Spatial question entries.
☆ ☆ ☆ ☆

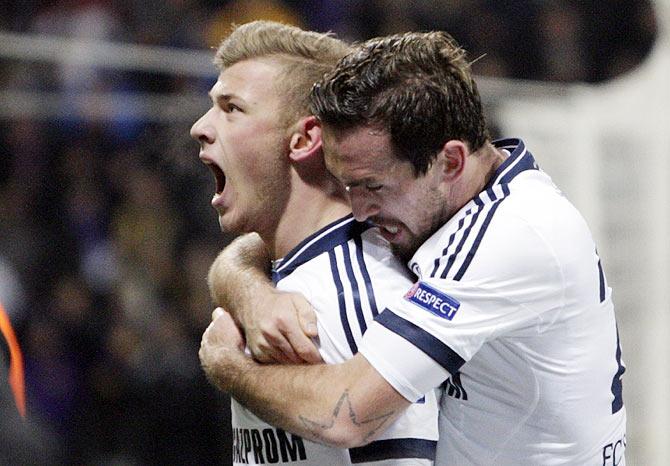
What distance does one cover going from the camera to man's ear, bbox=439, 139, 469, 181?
9.30 feet

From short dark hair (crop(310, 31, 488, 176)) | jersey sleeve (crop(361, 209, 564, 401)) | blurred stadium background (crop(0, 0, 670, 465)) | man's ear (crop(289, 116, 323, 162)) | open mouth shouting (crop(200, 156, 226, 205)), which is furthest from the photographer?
blurred stadium background (crop(0, 0, 670, 465))

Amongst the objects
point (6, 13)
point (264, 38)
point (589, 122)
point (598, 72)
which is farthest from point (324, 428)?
point (598, 72)

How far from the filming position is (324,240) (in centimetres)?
305

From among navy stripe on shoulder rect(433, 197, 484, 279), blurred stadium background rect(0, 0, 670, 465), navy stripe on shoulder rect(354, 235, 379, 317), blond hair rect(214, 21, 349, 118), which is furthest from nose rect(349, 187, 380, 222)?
blurred stadium background rect(0, 0, 670, 465)

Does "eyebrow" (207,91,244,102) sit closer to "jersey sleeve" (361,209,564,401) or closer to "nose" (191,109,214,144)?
"nose" (191,109,214,144)

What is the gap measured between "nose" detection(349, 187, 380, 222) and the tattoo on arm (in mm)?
440

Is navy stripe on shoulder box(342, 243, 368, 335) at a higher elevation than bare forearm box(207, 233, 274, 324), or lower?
lower

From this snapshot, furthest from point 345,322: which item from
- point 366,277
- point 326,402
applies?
point 326,402

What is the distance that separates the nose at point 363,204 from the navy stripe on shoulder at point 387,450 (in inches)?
20.8

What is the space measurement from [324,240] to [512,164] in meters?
0.50

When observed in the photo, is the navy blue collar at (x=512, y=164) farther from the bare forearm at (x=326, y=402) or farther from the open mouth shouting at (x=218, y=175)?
the open mouth shouting at (x=218, y=175)

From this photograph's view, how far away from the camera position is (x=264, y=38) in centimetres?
319

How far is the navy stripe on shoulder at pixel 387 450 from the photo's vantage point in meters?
2.83

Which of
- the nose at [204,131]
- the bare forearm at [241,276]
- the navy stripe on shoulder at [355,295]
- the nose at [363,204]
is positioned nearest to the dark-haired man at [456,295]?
the nose at [363,204]
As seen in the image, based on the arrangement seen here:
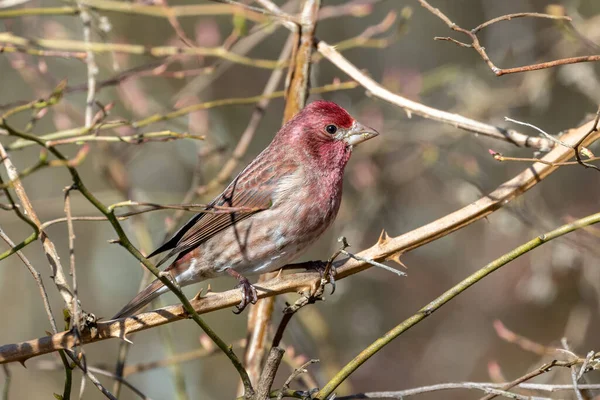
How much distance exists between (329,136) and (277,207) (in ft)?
2.04

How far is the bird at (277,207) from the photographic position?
15.8 ft

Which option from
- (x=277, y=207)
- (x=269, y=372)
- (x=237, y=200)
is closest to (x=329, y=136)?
(x=277, y=207)

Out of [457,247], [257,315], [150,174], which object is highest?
[150,174]

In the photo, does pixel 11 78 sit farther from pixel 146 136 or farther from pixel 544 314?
pixel 544 314

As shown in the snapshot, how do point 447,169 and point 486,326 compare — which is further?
point 486,326

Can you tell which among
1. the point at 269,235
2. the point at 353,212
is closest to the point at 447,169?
the point at 353,212

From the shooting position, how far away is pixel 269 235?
4816 mm

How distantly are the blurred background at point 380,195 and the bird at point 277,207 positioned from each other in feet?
2.90

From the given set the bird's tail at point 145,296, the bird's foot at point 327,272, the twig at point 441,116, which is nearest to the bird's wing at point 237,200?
the bird's tail at point 145,296

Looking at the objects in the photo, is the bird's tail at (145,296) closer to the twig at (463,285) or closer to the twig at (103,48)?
the twig at (103,48)

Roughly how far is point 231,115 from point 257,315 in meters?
5.68

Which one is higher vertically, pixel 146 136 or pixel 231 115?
pixel 231 115

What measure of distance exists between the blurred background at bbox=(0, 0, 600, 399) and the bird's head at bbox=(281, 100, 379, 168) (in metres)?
1.07

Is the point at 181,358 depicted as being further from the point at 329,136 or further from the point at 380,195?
the point at 380,195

☆ ☆ ☆ ☆

Reproduce, unchanged, the stretch from the line containing "Looking at the" through the end of the records above.

FINISHED ANSWER.
Looking at the objects in the photo, is the bird's tail at (145,296) closer to the twig at (463,285) or closer to the twig at (103,48)?
the twig at (103,48)

Roughly how far is point 231,115 from point 257,315 in meters?
5.68

Which one is higher vertically, pixel 146 136 or pixel 231 115?
pixel 231 115

What measure of distance exists between the blurred background at bbox=(0, 0, 600, 399) and the bird's head at bbox=(281, 100, 379, 168) (in metres)?
1.07

Is the point at 181,358 depicted as being further from the point at 329,136 or further from the point at 380,195?
the point at 380,195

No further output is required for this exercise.